== What is asked ==
1. List the labels of the bullet points under "Implementation Details" in the deduplication documentation.
2. Reproduce the deduplication documentation from "Memory Implementation" up to and including "latency (network dependent)".

== Source text ==
** BEGIN **

Seen(key string) bool

Checks if a key has been seen before, marking it as seen if new.

Parameters:

  • key: The string key to check (typically domain name)

Returns:

  • bool: true if key was previously seen, false if new

Behavior:

  • Atomic Operation: Uses LoadOrStore for atomic check-and-set
  • Memory Efficient: Stores empty struct{} as values
  • Immediate Response: No network latency or timeouts

Redis-Based Deduplication

Redis Structure

go
type Redis struct {
    cli        *redis.Client  // Redis client connection
    ttl        time.Duration  // Time-to-live for entries
    errorCount int           // Error counter for monitoring
}

NewRedis(addr string, ttl time.Duration) (*Redis, error)

Creates a new Redis-based deduplicator with TTL support.

Parameters:

  • addr: Redis server address (e.g., "127.0.0.1:6379")
  • ttl: Time-to-live for deduplication entries

Returns:

  • *Redis: Redis-based deduplicator instance
  • error: Connection error if Redis is unreachable

Features:

  • Connection Validation: Pings Redis server during initialization
  • TTL Support: Automatic expiration of old entries
  • Distributed: Shared state across multiple probe instances

Seen(key string) bool

Checks if a key has been seen using Redis SET NX operation.

Parameters:

  • key: The string key to check (prefixed with "seen:")

Returns:

  • bool: true if key was previously seen, false if new

Implementation Details:

  • Key Prefix: Adds "seen:" prefix to all keys
  • Atomic Operation: Uses SETNX for atomic check-and-set
  • Timeout Protection: 2-second context timeout for Redis operations
  • Error Tolerance: Returns false (not seen) on Redis errors
  • Error Throttling: Logs every 100th error to prevent spam

Deployment Strategies

Single-Node Deployment

go
// Memory-based deduplication for single probe instances
deduper := dedup.NewMemory()
if !deduper.Seen("example.com") {
    // Process domain (first time seen)
}

Distributed Deployment

go
// Redis-based deduplication for distributed probes
deduper, err := dedup.NewRedis("127.0.0.1:6379", 24*time.Hour)
if err != nil {
    log.Fatal("Redis connection failed")
}
if !deduper.Seen("example.com") {
    // Process domain (first time seen across cluster)
}

Key Generation Strategies

Domain-Based Keys

go
// Simple domain deduplication
key := "domain:" + domain

Content-Based Keys

go
// URL-specific deduplication
key := "url:" + url

Time-Window Keys

go
// Daily deduplication windows
key := "daily:" + time.Now().Format("2006-01-02") + ":" + domain

Performance Characteristics

Memory Implementation

  • Latency: Sub-microsecond operation latency
  • Throughput: Millions of operations per second
  • Memory: Linear growth with unique keys
  • Concurrency: Excellent concurrent performance

Redis Implementation

  • Latency: ~1-2ms operation latency (network dependent)

** END **

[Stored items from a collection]

** BEGIN **

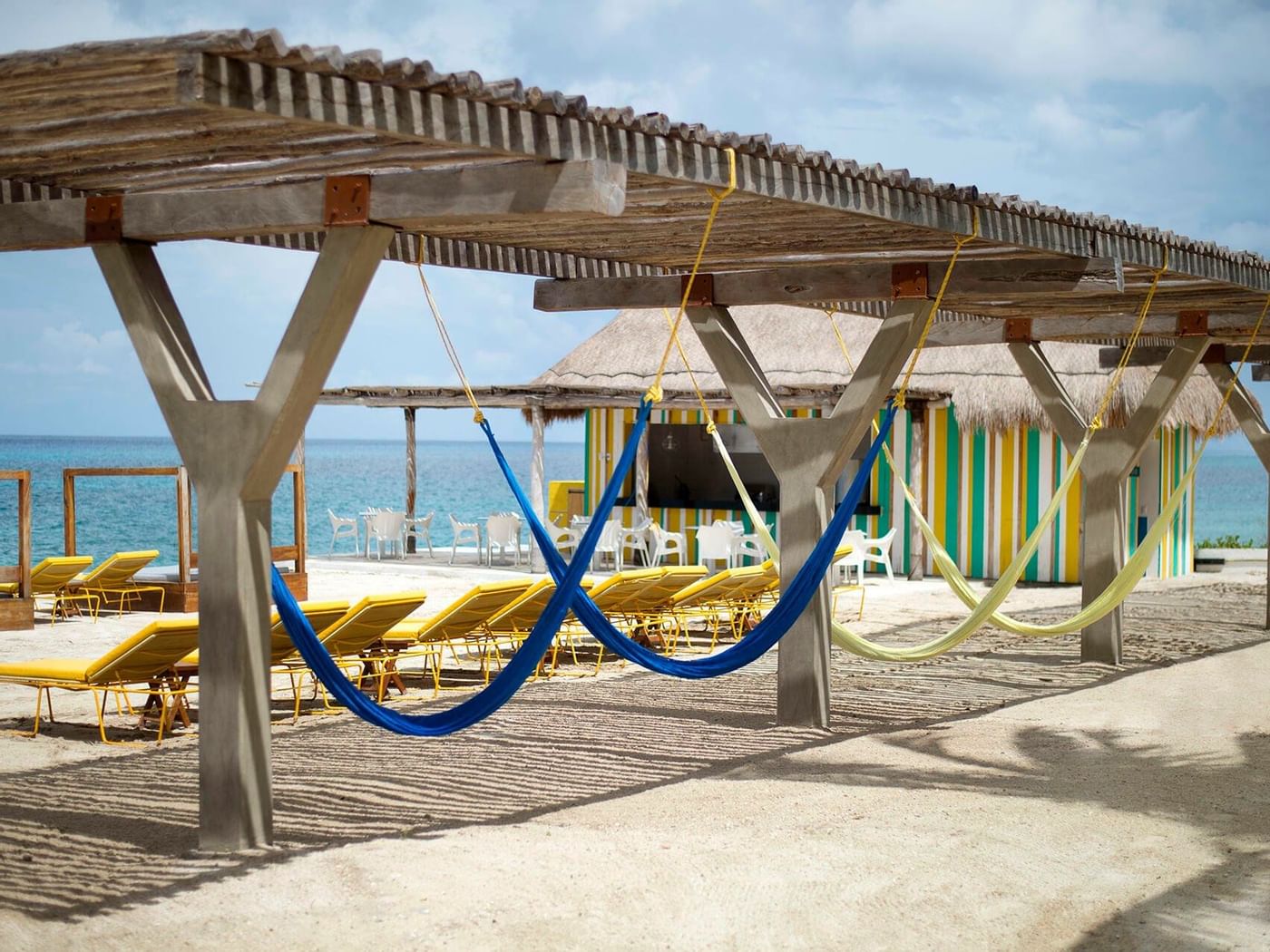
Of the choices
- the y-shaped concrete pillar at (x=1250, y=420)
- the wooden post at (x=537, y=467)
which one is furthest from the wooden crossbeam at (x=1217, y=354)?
Answer: the wooden post at (x=537, y=467)

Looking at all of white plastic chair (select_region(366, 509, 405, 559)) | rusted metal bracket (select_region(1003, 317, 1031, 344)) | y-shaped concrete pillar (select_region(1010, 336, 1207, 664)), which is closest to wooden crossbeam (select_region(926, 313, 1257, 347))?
rusted metal bracket (select_region(1003, 317, 1031, 344))

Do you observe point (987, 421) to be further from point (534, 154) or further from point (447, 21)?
point (447, 21)

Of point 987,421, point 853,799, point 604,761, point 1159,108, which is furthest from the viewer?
point 1159,108

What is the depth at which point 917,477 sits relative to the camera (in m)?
14.9

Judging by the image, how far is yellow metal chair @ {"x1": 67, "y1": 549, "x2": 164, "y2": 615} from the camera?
1091 cm

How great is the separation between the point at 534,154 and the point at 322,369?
90cm

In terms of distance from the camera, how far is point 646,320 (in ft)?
59.6

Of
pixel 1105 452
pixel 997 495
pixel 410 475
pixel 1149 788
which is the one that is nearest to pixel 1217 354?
pixel 1105 452

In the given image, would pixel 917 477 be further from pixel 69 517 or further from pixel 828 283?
pixel 828 283

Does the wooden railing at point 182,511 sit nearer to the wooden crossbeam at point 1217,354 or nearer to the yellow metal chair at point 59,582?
the yellow metal chair at point 59,582

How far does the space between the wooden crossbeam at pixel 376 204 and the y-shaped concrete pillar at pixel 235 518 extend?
14 cm

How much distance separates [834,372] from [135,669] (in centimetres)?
1074

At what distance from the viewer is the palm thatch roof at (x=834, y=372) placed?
46.9 ft

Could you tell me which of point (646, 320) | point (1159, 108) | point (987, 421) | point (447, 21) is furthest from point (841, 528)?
point (1159, 108)
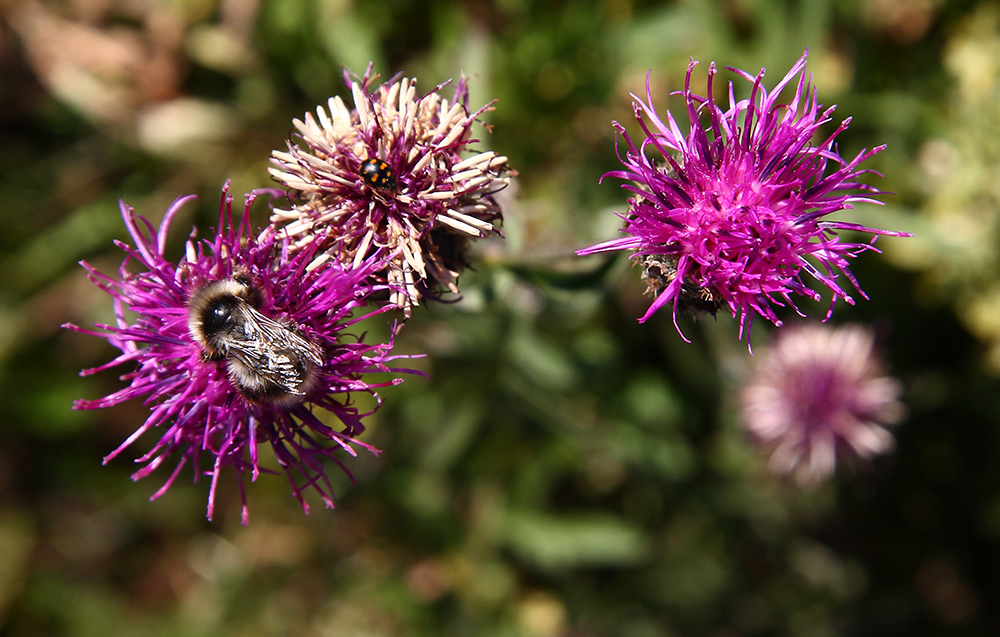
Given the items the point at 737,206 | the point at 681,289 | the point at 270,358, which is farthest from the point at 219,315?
the point at 737,206

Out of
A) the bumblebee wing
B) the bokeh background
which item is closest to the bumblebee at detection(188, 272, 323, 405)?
the bumblebee wing

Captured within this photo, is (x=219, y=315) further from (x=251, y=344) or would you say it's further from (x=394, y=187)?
(x=394, y=187)

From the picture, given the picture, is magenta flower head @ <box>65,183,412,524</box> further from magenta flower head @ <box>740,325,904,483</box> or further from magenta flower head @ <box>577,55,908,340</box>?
magenta flower head @ <box>740,325,904,483</box>

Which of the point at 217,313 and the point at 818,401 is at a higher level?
the point at 818,401

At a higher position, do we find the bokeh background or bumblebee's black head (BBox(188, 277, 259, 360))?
the bokeh background

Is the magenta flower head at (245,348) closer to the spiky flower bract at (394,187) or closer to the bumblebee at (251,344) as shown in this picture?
the bumblebee at (251,344)

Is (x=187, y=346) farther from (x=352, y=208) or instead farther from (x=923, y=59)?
(x=923, y=59)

** END **

== Responses to the tasks ==
1. Key Prefix, Atomic Operation, Timeout Protection, Error Tolerance, Error Throttling

2.
Memory Implementation

  • Latency: Sub-microsecond operation latency
  • Throughput: Millions of operations per second
  • Memory: Linear growth with unique keys
  • Concurrency: Excellent concurrent performance

Redis Implementation

  • Latency: ~1-2ms operation latency (network dependent)